BY STEPHANIE NEBEHAY
Authorities must protect nurses and other health workers from harassment and attacks compounding the already heavy toll they are paying in the pandemic, the World Health Organization (WHO) and top nursing officials said on Tuesday.
Some 100 medical workers are reported to have died from the disease so far, including many nurses, Howard Catton, ceo of the International Council of Nurses, told a news briefing.
The world’s 28 million nurses, 59% of all health workers, were overstretched before the crisis began, the WHO, the Nursing Now campaign, and Geneva-based council said in the first “State of the World’s Nursing Report”.
Some have become targets out of people’s fear of contagion.
“We have picked up reports around the world of abuse, harassment of health workers, we had one case of somebody being spat on as well. It is completely unacceptable, reprehensible,” Catton said.
He called for governments to have a “zero tolerance approach” to such abuse and to ensure that public health messages are clear and fact-based.
Giorgio Cometto of WHO’s health workforce department said it was a relatively new phenomenon “whereby health workers are seen as a potential risk, as a potential threat as opposed to being a solution to the current crisis”.

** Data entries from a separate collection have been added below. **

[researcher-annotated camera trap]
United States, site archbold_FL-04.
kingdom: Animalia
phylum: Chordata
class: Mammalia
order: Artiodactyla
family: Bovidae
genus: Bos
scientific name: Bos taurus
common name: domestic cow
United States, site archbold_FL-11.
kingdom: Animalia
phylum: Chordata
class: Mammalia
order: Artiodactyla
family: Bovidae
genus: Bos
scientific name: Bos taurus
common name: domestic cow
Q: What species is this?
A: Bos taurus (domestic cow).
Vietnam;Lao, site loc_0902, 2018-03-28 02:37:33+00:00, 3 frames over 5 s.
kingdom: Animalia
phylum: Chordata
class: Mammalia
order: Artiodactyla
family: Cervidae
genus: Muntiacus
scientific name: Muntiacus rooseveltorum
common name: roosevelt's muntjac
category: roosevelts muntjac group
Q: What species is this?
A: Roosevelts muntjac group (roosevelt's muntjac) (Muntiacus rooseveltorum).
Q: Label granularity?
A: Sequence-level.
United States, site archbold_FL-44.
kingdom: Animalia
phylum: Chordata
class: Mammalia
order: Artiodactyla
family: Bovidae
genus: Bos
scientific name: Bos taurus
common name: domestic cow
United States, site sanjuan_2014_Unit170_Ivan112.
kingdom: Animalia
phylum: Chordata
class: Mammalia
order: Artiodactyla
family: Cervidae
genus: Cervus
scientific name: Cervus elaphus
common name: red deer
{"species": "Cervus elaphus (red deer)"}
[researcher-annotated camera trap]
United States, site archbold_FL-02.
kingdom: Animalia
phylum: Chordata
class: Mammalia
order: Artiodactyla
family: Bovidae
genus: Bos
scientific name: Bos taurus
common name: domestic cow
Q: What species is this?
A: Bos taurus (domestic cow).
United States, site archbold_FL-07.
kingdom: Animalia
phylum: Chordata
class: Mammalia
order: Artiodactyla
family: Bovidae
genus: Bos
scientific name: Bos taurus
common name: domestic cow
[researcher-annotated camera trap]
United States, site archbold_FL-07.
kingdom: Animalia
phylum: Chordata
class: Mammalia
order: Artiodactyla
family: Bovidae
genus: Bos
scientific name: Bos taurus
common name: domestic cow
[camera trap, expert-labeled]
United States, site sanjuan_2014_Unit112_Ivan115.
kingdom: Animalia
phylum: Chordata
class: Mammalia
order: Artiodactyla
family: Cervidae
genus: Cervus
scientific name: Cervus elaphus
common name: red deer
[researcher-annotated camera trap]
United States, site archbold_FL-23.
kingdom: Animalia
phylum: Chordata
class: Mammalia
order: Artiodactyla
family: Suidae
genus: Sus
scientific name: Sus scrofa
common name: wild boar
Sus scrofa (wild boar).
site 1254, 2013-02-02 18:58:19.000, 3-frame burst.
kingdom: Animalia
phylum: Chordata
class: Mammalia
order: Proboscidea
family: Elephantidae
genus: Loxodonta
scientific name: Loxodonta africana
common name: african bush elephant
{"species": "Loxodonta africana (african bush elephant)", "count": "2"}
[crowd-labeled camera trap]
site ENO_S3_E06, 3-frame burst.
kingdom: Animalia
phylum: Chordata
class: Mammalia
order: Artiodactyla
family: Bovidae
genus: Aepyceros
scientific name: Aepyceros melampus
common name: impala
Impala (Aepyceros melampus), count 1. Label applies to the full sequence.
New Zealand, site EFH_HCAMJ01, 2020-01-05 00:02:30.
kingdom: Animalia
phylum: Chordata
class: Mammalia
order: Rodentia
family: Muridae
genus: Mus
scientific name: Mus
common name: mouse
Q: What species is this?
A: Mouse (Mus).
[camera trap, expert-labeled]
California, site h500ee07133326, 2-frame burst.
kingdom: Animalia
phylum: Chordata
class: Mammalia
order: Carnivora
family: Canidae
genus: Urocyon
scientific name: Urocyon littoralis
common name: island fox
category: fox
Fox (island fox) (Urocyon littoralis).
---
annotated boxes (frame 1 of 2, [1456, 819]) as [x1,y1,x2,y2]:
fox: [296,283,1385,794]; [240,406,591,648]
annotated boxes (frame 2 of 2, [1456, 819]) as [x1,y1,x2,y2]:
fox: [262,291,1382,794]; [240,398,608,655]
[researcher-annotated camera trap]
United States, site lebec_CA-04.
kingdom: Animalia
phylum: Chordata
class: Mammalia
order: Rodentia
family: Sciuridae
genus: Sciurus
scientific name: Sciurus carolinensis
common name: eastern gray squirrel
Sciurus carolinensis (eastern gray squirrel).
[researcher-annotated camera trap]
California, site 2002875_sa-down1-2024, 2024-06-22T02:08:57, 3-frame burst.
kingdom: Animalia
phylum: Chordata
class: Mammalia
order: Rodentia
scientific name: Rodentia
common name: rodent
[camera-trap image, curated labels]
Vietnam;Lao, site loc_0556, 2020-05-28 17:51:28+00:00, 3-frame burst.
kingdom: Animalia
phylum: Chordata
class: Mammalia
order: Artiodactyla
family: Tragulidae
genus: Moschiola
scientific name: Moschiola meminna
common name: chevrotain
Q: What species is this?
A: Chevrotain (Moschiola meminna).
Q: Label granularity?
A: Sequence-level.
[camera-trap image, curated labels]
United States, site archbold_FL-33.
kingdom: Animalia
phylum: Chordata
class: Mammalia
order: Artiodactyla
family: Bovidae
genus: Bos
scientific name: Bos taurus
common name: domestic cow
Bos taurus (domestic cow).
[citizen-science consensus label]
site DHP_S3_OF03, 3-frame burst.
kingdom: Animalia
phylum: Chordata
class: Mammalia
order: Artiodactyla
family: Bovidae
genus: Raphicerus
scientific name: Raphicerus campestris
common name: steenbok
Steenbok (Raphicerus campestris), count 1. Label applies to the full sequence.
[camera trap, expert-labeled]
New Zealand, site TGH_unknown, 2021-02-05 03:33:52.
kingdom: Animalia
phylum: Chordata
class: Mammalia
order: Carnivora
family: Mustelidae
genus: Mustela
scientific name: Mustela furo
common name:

“This really reinforces the need to have adequate communication for the public as well as specific measures to be put in place to protect health workers particularly in the context of the response to the current pandemic,” he said.
Baroness Mary Watkins, chair of Nursing Now, said nurses have been attacked previously during outbreaks of Ebola and the AID-HIV epidemic.
Referring to COVID-19, she said: “We have not had active violence that I know of in the UK, but we have had people trying to take nurses’ badges because they have been allowed to go into supermarkets early to buy food before going on their shift… That seems to have had a stop put to it.
“But there has been a very very clear directive from the police in many countries that attacking a health care worker is unacceptable. We need to keep pressure up,” Watkins added.
There is still a global shortage of nearly 6 million nurses, mainly in low- and lower-middle income countries, where the number of new recruits barely keeps pace with population growth, the report said.
Nurses are particularly lacking across Africa, in Afghanistan, Pakistan, Yemen, and Venezuela, it added.